On Thursday, the 6th of October, Fr. Milan Zust, SJ, a native of Slovenia, and a Collaborator at the Pontifical Council for Promoting Christian Unity, gave a talk entitled “Towards Ecumenical Spirituality.” Fr. Zust also shared a film with the Lay Centre community which showed the work of the Centro Aletti community, which seeks to build Christian unity through art, particularly through the construction of mosaics. Blending historic footage of Slovenia’s painful history under the Tito regime with the history of the construction of a mosaic, the film showed how mosaics can serve as symbols of man’s transformation from darkness into light, from death to resurrection.
Fr. Zust is also superior of the Jesuit Community at the Centro Alleti. The Centro Aletti has placed many of its mosaics in chapels throughout the world, including the Redemptoris Mater Chapel in the Vatican.
The week of orientation ended with a two day retreat at the Casa S. Bernardo on the grounds of Tre Fontane which marks the place of St. Paul’s martyrdom. Donna Orsuto, the Director of the Lay Centre, welcomed everyone to the retreat and to the new academic year, and encouraged this year’s Lay Centre community to take advantage of the retreat to reflect on the unique opportunity which their time at the Lay Centre will offer to each to grow in knowledge and understanding of their own faith and the faith experience of others.

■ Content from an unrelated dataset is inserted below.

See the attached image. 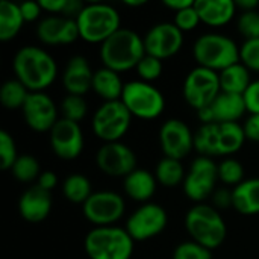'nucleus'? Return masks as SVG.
<instances>
[{"label":"nucleus","mask_w":259,"mask_h":259,"mask_svg":"<svg viewBox=\"0 0 259 259\" xmlns=\"http://www.w3.org/2000/svg\"><path fill=\"white\" fill-rule=\"evenodd\" d=\"M259 3L256 0H240V2H237L235 3V6H240V8H243L244 9V12H247V11H255V8L258 6Z\"/></svg>","instance_id":"nucleus-49"},{"label":"nucleus","mask_w":259,"mask_h":259,"mask_svg":"<svg viewBox=\"0 0 259 259\" xmlns=\"http://www.w3.org/2000/svg\"><path fill=\"white\" fill-rule=\"evenodd\" d=\"M214 202L219 208H226V206L232 205V193H229L226 190H220L215 193Z\"/></svg>","instance_id":"nucleus-47"},{"label":"nucleus","mask_w":259,"mask_h":259,"mask_svg":"<svg viewBox=\"0 0 259 259\" xmlns=\"http://www.w3.org/2000/svg\"><path fill=\"white\" fill-rule=\"evenodd\" d=\"M219 178V167L206 156L197 158L190 170V175L185 179L184 188L185 194L191 200H203L208 194L212 193L215 181Z\"/></svg>","instance_id":"nucleus-12"},{"label":"nucleus","mask_w":259,"mask_h":259,"mask_svg":"<svg viewBox=\"0 0 259 259\" xmlns=\"http://www.w3.org/2000/svg\"><path fill=\"white\" fill-rule=\"evenodd\" d=\"M17 79L30 91L39 93L56 77V64L53 58L36 47H23L14 58Z\"/></svg>","instance_id":"nucleus-1"},{"label":"nucleus","mask_w":259,"mask_h":259,"mask_svg":"<svg viewBox=\"0 0 259 259\" xmlns=\"http://www.w3.org/2000/svg\"><path fill=\"white\" fill-rule=\"evenodd\" d=\"M29 97L27 88L18 80H8L3 83L0 90V100L2 105L8 109H15V108H23L26 100Z\"/></svg>","instance_id":"nucleus-30"},{"label":"nucleus","mask_w":259,"mask_h":259,"mask_svg":"<svg viewBox=\"0 0 259 259\" xmlns=\"http://www.w3.org/2000/svg\"><path fill=\"white\" fill-rule=\"evenodd\" d=\"M23 114L29 127L36 132L52 131L58 123L56 118V106L52 99L42 93H30L24 106Z\"/></svg>","instance_id":"nucleus-17"},{"label":"nucleus","mask_w":259,"mask_h":259,"mask_svg":"<svg viewBox=\"0 0 259 259\" xmlns=\"http://www.w3.org/2000/svg\"><path fill=\"white\" fill-rule=\"evenodd\" d=\"M219 134L220 124H203L194 135V147L202 155H220L219 153Z\"/></svg>","instance_id":"nucleus-29"},{"label":"nucleus","mask_w":259,"mask_h":259,"mask_svg":"<svg viewBox=\"0 0 259 259\" xmlns=\"http://www.w3.org/2000/svg\"><path fill=\"white\" fill-rule=\"evenodd\" d=\"M164 5H165L167 8H170V9L179 12V11H184V9H187V8H191V6L194 5V2H193V0H165Z\"/></svg>","instance_id":"nucleus-48"},{"label":"nucleus","mask_w":259,"mask_h":259,"mask_svg":"<svg viewBox=\"0 0 259 259\" xmlns=\"http://www.w3.org/2000/svg\"><path fill=\"white\" fill-rule=\"evenodd\" d=\"M194 8L200 17L209 26H225L235 14V2L232 0H196Z\"/></svg>","instance_id":"nucleus-22"},{"label":"nucleus","mask_w":259,"mask_h":259,"mask_svg":"<svg viewBox=\"0 0 259 259\" xmlns=\"http://www.w3.org/2000/svg\"><path fill=\"white\" fill-rule=\"evenodd\" d=\"M220 87L223 93L244 96L250 87V77L247 68L241 64H235L220 73Z\"/></svg>","instance_id":"nucleus-27"},{"label":"nucleus","mask_w":259,"mask_h":259,"mask_svg":"<svg viewBox=\"0 0 259 259\" xmlns=\"http://www.w3.org/2000/svg\"><path fill=\"white\" fill-rule=\"evenodd\" d=\"M137 70L140 73V76L144 79V80H153L156 77L161 76V71H162V64H161V59L158 58H153L150 55H146L140 64L137 65Z\"/></svg>","instance_id":"nucleus-39"},{"label":"nucleus","mask_w":259,"mask_h":259,"mask_svg":"<svg viewBox=\"0 0 259 259\" xmlns=\"http://www.w3.org/2000/svg\"><path fill=\"white\" fill-rule=\"evenodd\" d=\"M161 146L167 158L181 161L191 150L194 140L191 131L181 120H168L161 127Z\"/></svg>","instance_id":"nucleus-18"},{"label":"nucleus","mask_w":259,"mask_h":259,"mask_svg":"<svg viewBox=\"0 0 259 259\" xmlns=\"http://www.w3.org/2000/svg\"><path fill=\"white\" fill-rule=\"evenodd\" d=\"M199 21H200V17L196 11L194 5L191 8L176 12V17H175V24L181 30H191L199 24Z\"/></svg>","instance_id":"nucleus-41"},{"label":"nucleus","mask_w":259,"mask_h":259,"mask_svg":"<svg viewBox=\"0 0 259 259\" xmlns=\"http://www.w3.org/2000/svg\"><path fill=\"white\" fill-rule=\"evenodd\" d=\"M238 29L247 39L259 38V12L247 11L238 20Z\"/></svg>","instance_id":"nucleus-38"},{"label":"nucleus","mask_w":259,"mask_h":259,"mask_svg":"<svg viewBox=\"0 0 259 259\" xmlns=\"http://www.w3.org/2000/svg\"><path fill=\"white\" fill-rule=\"evenodd\" d=\"M80 36L88 42H105L120 27V15L109 5H88L76 18Z\"/></svg>","instance_id":"nucleus-6"},{"label":"nucleus","mask_w":259,"mask_h":259,"mask_svg":"<svg viewBox=\"0 0 259 259\" xmlns=\"http://www.w3.org/2000/svg\"><path fill=\"white\" fill-rule=\"evenodd\" d=\"M38 3L41 9H46L49 12H64L67 0H41Z\"/></svg>","instance_id":"nucleus-45"},{"label":"nucleus","mask_w":259,"mask_h":259,"mask_svg":"<svg viewBox=\"0 0 259 259\" xmlns=\"http://www.w3.org/2000/svg\"><path fill=\"white\" fill-rule=\"evenodd\" d=\"M194 58L200 67L208 70H226L238 64L240 52L235 42L223 35H203L194 44Z\"/></svg>","instance_id":"nucleus-5"},{"label":"nucleus","mask_w":259,"mask_h":259,"mask_svg":"<svg viewBox=\"0 0 259 259\" xmlns=\"http://www.w3.org/2000/svg\"><path fill=\"white\" fill-rule=\"evenodd\" d=\"M156 178L159 184L165 187H176L178 184H181L184 178V167L181 161L171 158L161 159L156 165Z\"/></svg>","instance_id":"nucleus-32"},{"label":"nucleus","mask_w":259,"mask_h":259,"mask_svg":"<svg viewBox=\"0 0 259 259\" xmlns=\"http://www.w3.org/2000/svg\"><path fill=\"white\" fill-rule=\"evenodd\" d=\"M244 134L247 138L259 141V114H253L244 124Z\"/></svg>","instance_id":"nucleus-44"},{"label":"nucleus","mask_w":259,"mask_h":259,"mask_svg":"<svg viewBox=\"0 0 259 259\" xmlns=\"http://www.w3.org/2000/svg\"><path fill=\"white\" fill-rule=\"evenodd\" d=\"M64 194L73 203H85L91 196L90 181L82 175H73L64 182Z\"/></svg>","instance_id":"nucleus-31"},{"label":"nucleus","mask_w":259,"mask_h":259,"mask_svg":"<svg viewBox=\"0 0 259 259\" xmlns=\"http://www.w3.org/2000/svg\"><path fill=\"white\" fill-rule=\"evenodd\" d=\"M99 168L109 176H129L135 171V153L124 144L106 143L96 156Z\"/></svg>","instance_id":"nucleus-13"},{"label":"nucleus","mask_w":259,"mask_h":259,"mask_svg":"<svg viewBox=\"0 0 259 259\" xmlns=\"http://www.w3.org/2000/svg\"><path fill=\"white\" fill-rule=\"evenodd\" d=\"M124 212L123 199L112 191H100L90 196V199L83 203L85 217L94 223L105 228L114 222H117Z\"/></svg>","instance_id":"nucleus-10"},{"label":"nucleus","mask_w":259,"mask_h":259,"mask_svg":"<svg viewBox=\"0 0 259 259\" xmlns=\"http://www.w3.org/2000/svg\"><path fill=\"white\" fill-rule=\"evenodd\" d=\"M93 90L106 102H115L121 97L124 85L121 83L118 73L109 68H102L97 73H94Z\"/></svg>","instance_id":"nucleus-24"},{"label":"nucleus","mask_w":259,"mask_h":259,"mask_svg":"<svg viewBox=\"0 0 259 259\" xmlns=\"http://www.w3.org/2000/svg\"><path fill=\"white\" fill-rule=\"evenodd\" d=\"M121 102L132 115L140 118H155L164 111V97L146 82H131L124 85Z\"/></svg>","instance_id":"nucleus-7"},{"label":"nucleus","mask_w":259,"mask_h":259,"mask_svg":"<svg viewBox=\"0 0 259 259\" xmlns=\"http://www.w3.org/2000/svg\"><path fill=\"white\" fill-rule=\"evenodd\" d=\"M12 173L18 181L30 182V181L36 179V176L39 173V164L33 156L23 155V156H18L15 164L12 165Z\"/></svg>","instance_id":"nucleus-33"},{"label":"nucleus","mask_w":259,"mask_h":259,"mask_svg":"<svg viewBox=\"0 0 259 259\" xmlns=\"http://www.w3.org/2000/svg\"><path fill=\"white\" fill-rule=\"evenodd\" d=\"M182 41V30L176 24L162 23L149 30L144 39V47L147 55L158 59H165L173 56L181 49Z\"/></svg>","instance_id":"nucleus-14"},{"label":"nucleus","mask_w":259,"mask_h":259,"mask_svg":"<svg viewBox=\"0 0 259 259\" xmlns=\"http://www.w3.org/2000/svg\"><path fill=\"white\" fill-rule=\"evenodd\" d=\"M50 143L53 152L62 159H74L80 155L83 147L82 131L77 123L67 118L58 120L50 131Z\"/></svg>","instance_id":"nucleus-15"},{"label":"nucleus","mask_w":259,"mask_h":259,"mask_svg":"<svg viewBox=\"0 0 259 259\" xmlns=\"http://www.w3.org/2000/svg\"><path fill=\"white\" fill-rule=\"evenodd\" d=\"M56 182H58L56 175L52 173V171H46V173H42V175L39 176V179H38V187H41V188L46 190V191H50V190L56 185Z\"/></svg>","instance_id":"nucleus-46"},{"label":"nucleus","mask_w":259,"mask_h":259,"mask_svg":"<svg viewBox=\"0 0 259 259\" xmlns=\"http://www.w3.org/2000/svg\"><path fill=\"white\" fill-rule=\"evenodd\" d=\"M244 102L247 111H250L252 114H259V80L250 83V87L244 93Z\"/></svg>","instance_id":"nucleus-42"},{"label":"nucleus","mask_w":259,"mask_h":259,"mask_svg":"<svg viewBox=\"0 0 259 259\" xmlns=\"http://www.w3.org/2000/svg\"><path fill=\"white\" fill-rule=\"evenodd\" d=\"M93 79H94V73L91 71L83 56H74L70 59L64 73V85L70 94L73 96L85 94L90 88H93Z\"/></svg>","instance_id":"nucleus-21"},{"label":"nucleus","mask_w":259,"mask_h":259,"mask_svg":"<svg viewBox=\"0 0 259 259\" xmlns=\"http://www.w3.org/2000/svg\"><path fill=\"white\" fill-rule=\"evenodd\" d=\"M62 114H64V118L77 123L87 114V102L83 100L82 96L70 94L62 102Z\"/></svg>","instance_id":"nucleus-34"},{"label":"nucleus","mask_w":259,"mask_h":259,"mask_svg":"<svg viewBox=\"0 0 259 259\" xmlns=\"http://www.w3.org/2000/svg\"><path fill=\"white\" fill-rule=\"evenodd\" d=\"M155 188H156L155 178L144 170H135L129 176H126L124 191L129 194V197L138 202H144L150 199L155 193Z\"/></svg>","instance_id":"nucleus-25"},{"label":"nucleus","mask_w":259,"mask_h":259,"mask_svg":"<svg viewBox=\"0 0 259 259\" xmlns=\"http://www.w3.org/2000/svg\"><path fill=\"white\" fill-rule=\"evenodd\" d=\"M24 18L20 11V5H15L8 0L0 2V39H12L21 29Z\"/></svg>","instance_id":"nucleus-26"},{"label":"nucleus","mask_w":259,"mask_h":259,"mask_svg":"<svg viewBox=\"0 0 259 259\" xmlns=\"http://www.w3.org/2000/svg\"><path fill=\"white\" fill-rule=\"evenodd\" d=\"M18 209L21 217L30 223H39L47 219L52 209V197L50 193L42 190L41 187H32L27 190L18 203Z\"/></svg>","instance_id":"nucleus-20"},{"label":"nucleus","mask_w":259,"mask_h":259,"mask_svg":"<svg viewBox=\"0 0 259 259\" xmlns=\"http://www.w3.org/2000/svg\"><path fill=\"white\" fill-rule=\"evenodd\" d=\"M100 56L105 68L115 73L131 70L146 56L144 41L138 36V33L129 29H118L102 44Z\"/></svg>","instance_id":"nucleus-2"},{"label":"nucleus","mask_w":259,"mask_h":259,"mask_svg":"<svg viewBox=\"0 0 259 259\" xmlns=\"http://www.w3.org/2000/svg\"><path fill=\"white\" fill-rule=\"evenodd\" d=\"M85 250L91 259H131L134 240L118 228H97L85 238Z\"/></svg>","instance_id":"nucleus-3"},{"label":"nucleus","mask_w":259,"mask_h":259,"mask_svg":"<svg viewBox=\"0 0 259 259\" xmlns=\"http://www.w3.org/2000/svg\"><path fill=\"white\" fill-rule=\"evenodd\" d=\"M131 117L132 114L127 111L121 100L106 102L103 106H100V109H97L94 115V134L108 143H117V140L121 138L129 129Z\"/></svg>","instance_id":"nucleus-8"},{"label":"nucleus","mask_w":259,"mask_h":259,"mask_svg":"<svg viewBox=\"0 0 259 259\" xmlns=\"http://www.w3.org/2000/svg\"><path fill=\"white\" fill-rule=\"evenodd\" d=\"M240 58L243 59L244 65L259 71V38L247 39L240 52Z\"/></svg>","instance_id":"nucleus-40"},{"label":"nucleus","mask_w":259,"mask_h":259,"mask_svg":"<svg viewBox=\"0 0 259 259\" xmlns=\"http://www.w3.org/2000/svg\"><path fill=\"white\" fill-rule=\"evenodd\" d=\"M232 206L246 215L259 214V179L241 182L232 191Z\"/></svg>","instance_id":"nucleus-23"},{"label":"nucleus","mask_w":259,"mask_h":259,"mask_svg":"<svg viewBox=\"0 0 259 259\" xmlns=\"http://www.w3.org/2000/svg\"><path fill=\"white\" fill-rule=\"evenodd\" d=\"M173 259H211V250L197 243H184L176 247Z\"/></svg>","instance_id":"nucleus-37"},{"label":"nucleus","mask_w":259,"mask_h":259,"mask_svg":"<svg viewBox=\"0 0 259 259\" xmlns=\"http://www.w3.org/2000/svg\"><path fill=\"white\" fill-rule=\"evenodd\" d=\"M246 134L238 123H222L219 134V153L229 155L241 149Z\"/></svg>","instance_id":"nucleus-28"},{"label":"nucleus","mask_w":259,"mask_h":259,"mask_svg":"<svg viewBox=\"0 0 259 259\" xmlns=\"http://www.w3.org/2000/svg\"><path fill=\"white\" fill-rule=\"evenodd\" d=\"M167 226V214L159 205H146L137 209L127 220L126 231L132 240H149L164 231Z\"/></svg>","instance_id":"nucleus-11"},{"label":"nucleus","mask_w":259,"mask_h":259,"mask_svg":"<svg viewBox=\"0 0 259 259\" xmlns=\"http://www.w3.org/2000/svg\"><path fill=\"white\" fill-rule=\"evenodd\" d=\"M220 76L208 68L197 67L185 79L184 96L197 111L209 106L220 96Z\"/></svg>","instance_id":"nucleus-9"},{"label":"nucleus","mask_w":259,"mask_h":259,"mask_svg":"<svg viewBox=\"0 0 259 259\" xmlns=\"http://www.w3.org/2000/svg\"><path fill=\"white\" fill-rule=\"evenodd\" d=\"M146 2L144 0H138V2H126V5H129V6H141V5H144Z\"/></svg>","instance_id":"nucleus-50"},{"label":"nucleus","mask_w":259,"mask_h":259,"mask_svg":"<svg viewBox=\"0 0 259 259\" xmlns=\"http://www.w3.org/2000/svg\"><path fill=\"white\" fill-rule=\"evenodd\" d=\"M18 156H17L15 143H14L12 137L8 132L0 131V167H2V170L12 168Z\"/></svg>","instance_id":"nucleus-36"},{"label":"nucleus","mask_w":259,"mask_h":259,"mask_svg":"<svg viewBox=\"0 0 259 259\" xmlns=\"http://www.w3.org/2000/svg\"><path fill=\"white\" fill-rule=\"evenodd\" d=\"M244 111H247L244 96L222 93L209 106L199 111V117L205 124L237 123Z\"/></svg>","instance_id":"nucleus-16"},{"label":"nucleus","mask_w":259,"mask_h":259,"mask_svg":"<svg viewBox=\"0 0 259 259\" xmlns=\"http://www.w3.org/2000/svg\"><path fill=\"white\" fill-rule=\"evenodd\" d=\"M20 11H21L24 21H33L39 17L41 6L39 3H35V2H24L20 5Z\"/></svg>","instance_id":"nucleus-43"},{"label":"nucleus","mask_w":259,"mask_h":259,"mask_svg":"<svg viewBox=\"0 0 259 259\" xmlns=\"http://www.w3.org/2000/svg\"><path fill=\"white\" fill-rule=\"evenodd\" d=\"M36 33L46 44H70L80 36L77 21L70 18L49 17L38 24Z\"/></svg>","instance_id":"nucleus-19"},{"label":"nucleus","mask_w":259,"mask_h":259,"mask_svg":"<svg viewBox=\"0 0 259 259\" xmlns=\"http://www.w3.org/2000/svg\"><path fill=\"white\" fill-rule=\"evenodd\" d=\"M188 234L206 249L219 247L226 238V225L217 209L206 205L194 206L185 220Z\"/></svg>","instance_id":"nucleus-4"},{"label":"nucleus","mask_w":259,"mask_h":259,"mask_svg":"<svg viewBox=\"0 0 259 259\" xmlns=\"http://www.w3.org/2000/svg\"><path fill=\"white\" fill-rule=\"evenodd\" d=\"M244 176L243 165L235 159H226L219 165V178L229 185H240Z\"/></svg>","instance_id":"nucleus-35"}]
</instances>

As the retreat began, Avner Ecker, who comes to the Lay Centre this year from Israel, was beginning the observance of Yom Kippur. Avner shared with everyone his memories of Yom Kippur from his earliest years growing up in Israel. As a sign of solidarity, the Lay Centre students joined Avner for a simple meal before he began the fast for this year’s day of atonement.
Then Donna introduced Fr. Felix Körner, SJ, who was also celebrating the sixteenth anniversary of his ordination to the priesthood. After celebrating Mass for the community, Fr. Körner offered points for a meditation about community life using the first reading from Isaiah from the Sunday Liturgy: “On this mountain the LORD of hosts will provide for all peoples a feast of rich food and choice wines, juicy, rich food and pure, choice wines. On this mountain he will destroy the veil that veils all peoples, the web that is woven over all nations…” (Isaiah 25)

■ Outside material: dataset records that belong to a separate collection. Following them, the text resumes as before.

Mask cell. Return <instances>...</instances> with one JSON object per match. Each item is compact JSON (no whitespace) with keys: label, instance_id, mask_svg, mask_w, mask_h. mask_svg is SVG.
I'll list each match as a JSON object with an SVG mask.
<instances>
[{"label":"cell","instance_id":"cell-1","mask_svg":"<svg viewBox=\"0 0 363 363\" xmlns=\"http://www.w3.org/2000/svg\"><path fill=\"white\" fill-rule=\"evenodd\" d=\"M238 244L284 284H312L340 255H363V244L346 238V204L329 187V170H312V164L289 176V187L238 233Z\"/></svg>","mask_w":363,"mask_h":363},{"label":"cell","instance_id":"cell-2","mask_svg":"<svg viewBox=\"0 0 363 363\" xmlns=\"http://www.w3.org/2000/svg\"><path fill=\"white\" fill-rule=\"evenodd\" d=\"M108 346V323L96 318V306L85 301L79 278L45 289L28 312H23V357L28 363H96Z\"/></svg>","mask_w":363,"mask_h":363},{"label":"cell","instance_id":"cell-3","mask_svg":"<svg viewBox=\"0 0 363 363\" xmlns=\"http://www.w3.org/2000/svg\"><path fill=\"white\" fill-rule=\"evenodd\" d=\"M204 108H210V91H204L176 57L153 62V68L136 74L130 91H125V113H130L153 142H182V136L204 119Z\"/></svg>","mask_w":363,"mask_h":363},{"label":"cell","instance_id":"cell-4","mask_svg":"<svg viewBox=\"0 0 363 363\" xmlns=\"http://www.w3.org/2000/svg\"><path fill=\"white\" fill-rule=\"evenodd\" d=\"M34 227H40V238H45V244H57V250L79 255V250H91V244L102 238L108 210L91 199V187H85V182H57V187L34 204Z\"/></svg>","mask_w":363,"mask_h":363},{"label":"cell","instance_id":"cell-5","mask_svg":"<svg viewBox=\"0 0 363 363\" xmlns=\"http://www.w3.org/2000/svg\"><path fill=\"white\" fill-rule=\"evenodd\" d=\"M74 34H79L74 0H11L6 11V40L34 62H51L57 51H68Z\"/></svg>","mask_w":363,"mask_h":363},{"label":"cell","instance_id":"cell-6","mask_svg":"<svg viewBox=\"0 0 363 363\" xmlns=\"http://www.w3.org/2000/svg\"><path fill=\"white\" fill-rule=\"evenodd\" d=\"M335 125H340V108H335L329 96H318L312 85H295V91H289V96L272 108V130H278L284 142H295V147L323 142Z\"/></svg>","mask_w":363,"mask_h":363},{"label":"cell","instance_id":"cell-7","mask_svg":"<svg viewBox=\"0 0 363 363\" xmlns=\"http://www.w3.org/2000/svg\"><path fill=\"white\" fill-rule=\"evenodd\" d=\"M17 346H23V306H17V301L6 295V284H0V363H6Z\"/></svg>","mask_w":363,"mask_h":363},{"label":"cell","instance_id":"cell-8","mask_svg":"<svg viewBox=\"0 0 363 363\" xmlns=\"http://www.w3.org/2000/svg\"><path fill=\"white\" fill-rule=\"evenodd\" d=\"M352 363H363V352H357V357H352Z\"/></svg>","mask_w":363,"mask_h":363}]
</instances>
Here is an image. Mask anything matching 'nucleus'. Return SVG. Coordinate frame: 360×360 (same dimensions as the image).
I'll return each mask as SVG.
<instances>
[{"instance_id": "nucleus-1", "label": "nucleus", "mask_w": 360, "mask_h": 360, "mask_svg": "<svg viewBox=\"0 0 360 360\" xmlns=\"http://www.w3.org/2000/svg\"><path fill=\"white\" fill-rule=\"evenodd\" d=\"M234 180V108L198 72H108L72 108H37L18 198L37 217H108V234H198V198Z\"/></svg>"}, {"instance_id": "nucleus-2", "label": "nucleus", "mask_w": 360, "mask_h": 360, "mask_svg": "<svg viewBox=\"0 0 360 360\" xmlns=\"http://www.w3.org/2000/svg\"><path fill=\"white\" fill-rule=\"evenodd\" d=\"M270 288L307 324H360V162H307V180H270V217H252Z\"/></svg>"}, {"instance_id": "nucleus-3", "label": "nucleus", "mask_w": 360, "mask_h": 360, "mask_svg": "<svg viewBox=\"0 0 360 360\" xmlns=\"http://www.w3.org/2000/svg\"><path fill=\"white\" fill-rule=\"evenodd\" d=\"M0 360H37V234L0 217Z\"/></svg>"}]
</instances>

Fr. Körner invited each person to take one hour to reflect quietly on two aspects of their life, silence and the other, as two dimensions in which God manifests himself. Each person was encouraged to consider in which way they might be called to grow in order to better respond to the challenge of realizing the kind of community which was described by the reading from Isaiah.

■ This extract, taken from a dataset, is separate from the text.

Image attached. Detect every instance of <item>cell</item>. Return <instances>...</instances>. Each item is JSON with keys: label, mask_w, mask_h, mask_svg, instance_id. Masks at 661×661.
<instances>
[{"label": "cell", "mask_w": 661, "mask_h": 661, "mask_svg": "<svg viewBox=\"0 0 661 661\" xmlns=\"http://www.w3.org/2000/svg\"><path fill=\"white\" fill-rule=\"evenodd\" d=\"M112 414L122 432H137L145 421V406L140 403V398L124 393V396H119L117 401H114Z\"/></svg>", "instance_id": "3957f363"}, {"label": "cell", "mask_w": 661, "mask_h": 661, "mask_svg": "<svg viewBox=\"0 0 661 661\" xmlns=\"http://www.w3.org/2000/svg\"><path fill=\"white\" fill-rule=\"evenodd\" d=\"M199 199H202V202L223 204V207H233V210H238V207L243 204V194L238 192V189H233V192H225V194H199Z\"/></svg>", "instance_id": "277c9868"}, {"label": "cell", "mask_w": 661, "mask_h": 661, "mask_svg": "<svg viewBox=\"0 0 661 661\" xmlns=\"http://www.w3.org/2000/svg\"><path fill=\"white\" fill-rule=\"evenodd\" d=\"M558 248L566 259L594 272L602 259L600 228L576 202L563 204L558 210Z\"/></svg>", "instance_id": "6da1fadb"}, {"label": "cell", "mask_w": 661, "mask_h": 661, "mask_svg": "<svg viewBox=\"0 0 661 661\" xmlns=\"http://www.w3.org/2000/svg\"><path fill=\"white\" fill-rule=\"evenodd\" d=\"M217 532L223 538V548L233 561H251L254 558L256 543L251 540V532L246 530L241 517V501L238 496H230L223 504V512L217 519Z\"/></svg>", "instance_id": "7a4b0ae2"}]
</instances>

After the retreat, the students returned to the Lay Centre to prepare themselves for the new academic year with a renewed understanding of day to day community life at the Lay Centre. This includes a daily opportunity to come together for vespers, an evening meal, and a short night meditation. Everyone is welcome to the weekly Wednesday Eucharist which is followed by a community discussion with a guest speaker. Throughout the year the students are offered other opportunities to attend local and international lecture series held at the Lay Centre or to participate in important occasions for interreligious dialogue and cultural and intellectual enrichment. Besides these highlights of the academic year, each student is also given community responsibilities in maintaining the daily order of community life, like washing dishes, welcoming guests, and last but not least, taking out the trash!